» What to do:
Rename every "framed picture" in the rows below to "wall painting" and write out all the rows again with nothing else changed. Leave the pictures out.

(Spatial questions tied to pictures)
-----
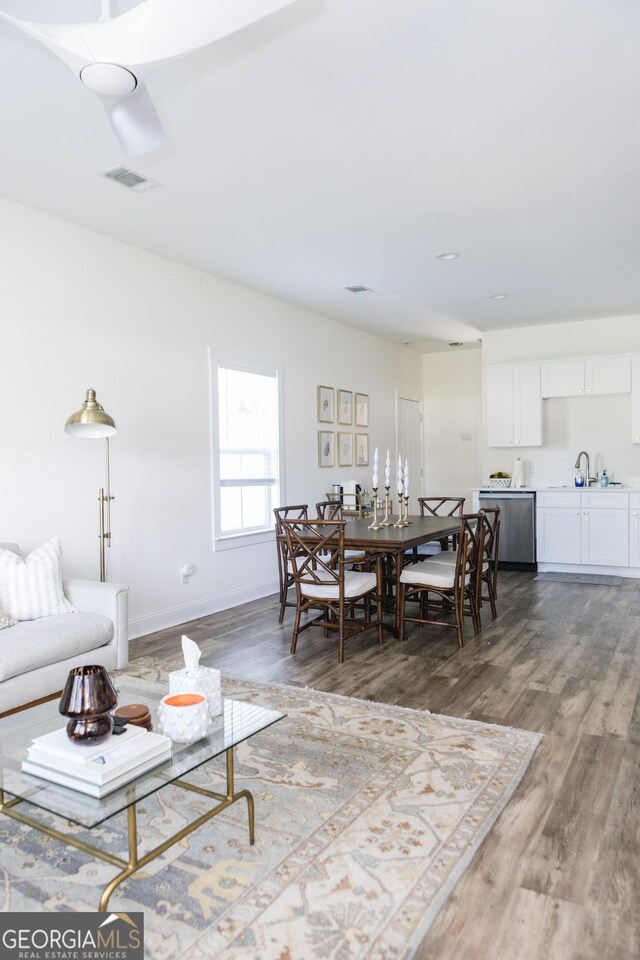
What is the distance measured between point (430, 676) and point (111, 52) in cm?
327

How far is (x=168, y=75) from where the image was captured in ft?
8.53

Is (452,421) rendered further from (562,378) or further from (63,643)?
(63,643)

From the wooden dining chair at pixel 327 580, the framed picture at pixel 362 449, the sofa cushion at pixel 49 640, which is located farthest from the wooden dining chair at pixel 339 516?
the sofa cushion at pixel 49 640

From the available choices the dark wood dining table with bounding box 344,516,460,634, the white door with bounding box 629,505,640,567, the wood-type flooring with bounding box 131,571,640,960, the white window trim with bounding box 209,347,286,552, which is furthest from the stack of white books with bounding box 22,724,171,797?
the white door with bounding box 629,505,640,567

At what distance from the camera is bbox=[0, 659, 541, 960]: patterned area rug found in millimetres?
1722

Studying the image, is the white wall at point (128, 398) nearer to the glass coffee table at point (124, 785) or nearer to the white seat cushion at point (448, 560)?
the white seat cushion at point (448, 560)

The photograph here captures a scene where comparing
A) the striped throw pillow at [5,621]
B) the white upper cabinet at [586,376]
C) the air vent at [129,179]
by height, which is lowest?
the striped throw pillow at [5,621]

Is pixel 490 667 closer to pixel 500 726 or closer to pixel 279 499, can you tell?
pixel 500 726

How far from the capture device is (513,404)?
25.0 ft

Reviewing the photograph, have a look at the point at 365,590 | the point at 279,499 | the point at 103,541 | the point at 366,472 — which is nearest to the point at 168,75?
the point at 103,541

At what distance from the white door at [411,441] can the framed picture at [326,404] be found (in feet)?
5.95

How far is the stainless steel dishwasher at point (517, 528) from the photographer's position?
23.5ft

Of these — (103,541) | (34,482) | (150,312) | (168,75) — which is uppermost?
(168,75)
-----
» Solution to this task:
What is the distance measured between point (430, 676) and point (111, 52) in cm?
327

How far is (x=168, y=75) from where the image was captured in ft?
8.53

Is (452,421) rendered further from (562,378) or further from (63,643)?
(63,643)

From the wooden dining chair at pixel 327 580, the wall painting at pixel 362 449, the sofa cushion at pixel 49 640, which is located farthest from the wooden dining chair at pixel 339 516?
the sofa cushion at pixel 49 640

From the available choices the dark wood dining table with bounding box 344,516,460,634, the white door with bounding box 629,505,640,567, the wood-type flooring with bounding box 131,571,640,960, the white window trim with bounding box 209,347,286,552, which is furthest from the stack of white books with bounding box 22,724,171,797?
the white door with bounding box 629,505,640,567

At what distance from the camera is bbox=[0, 659, 541, 960]: patterned area rug found in millimetres?
1722

Studying the image, is the white wall at point (128, 398) nearer to the glass coffee table at point (124, 785) or nearer to the white seat cushion at point (448, 560)?
the white seat cushion at point (448, 560)

The photograph here captures a scene where comparing
A) the striped throw pillow at [5,621]
B) the white upper cabinet at [586,376]
C) the air vent at [129,179]
by height, which is lowest?
the striped throw pillow at [5,621]

Is pixel 490 667 closer to pixel 500 726 or closer to pixel 279 499, can you tell?
pixel 500 726

How far from the capture device is (513,404)?
25.0 ft

Reviewing the photograph, have a look at the point at 365,590 | the point at 279,499 | the point at 103,541 | the point at 366,472 — which is nearest to the point at 168,75?
the point at 103,541

At what distance from the white door at [411,441] can the wall painting at [326,404] be found (in feet)?
5.95

How far is the stainless steel dishwasher at point (517, 528) from the photographer's position?
23.5ft

Of these — (103,541) | (34,482) | (150,312) | (168,75) — which is uppermost?
(168,75)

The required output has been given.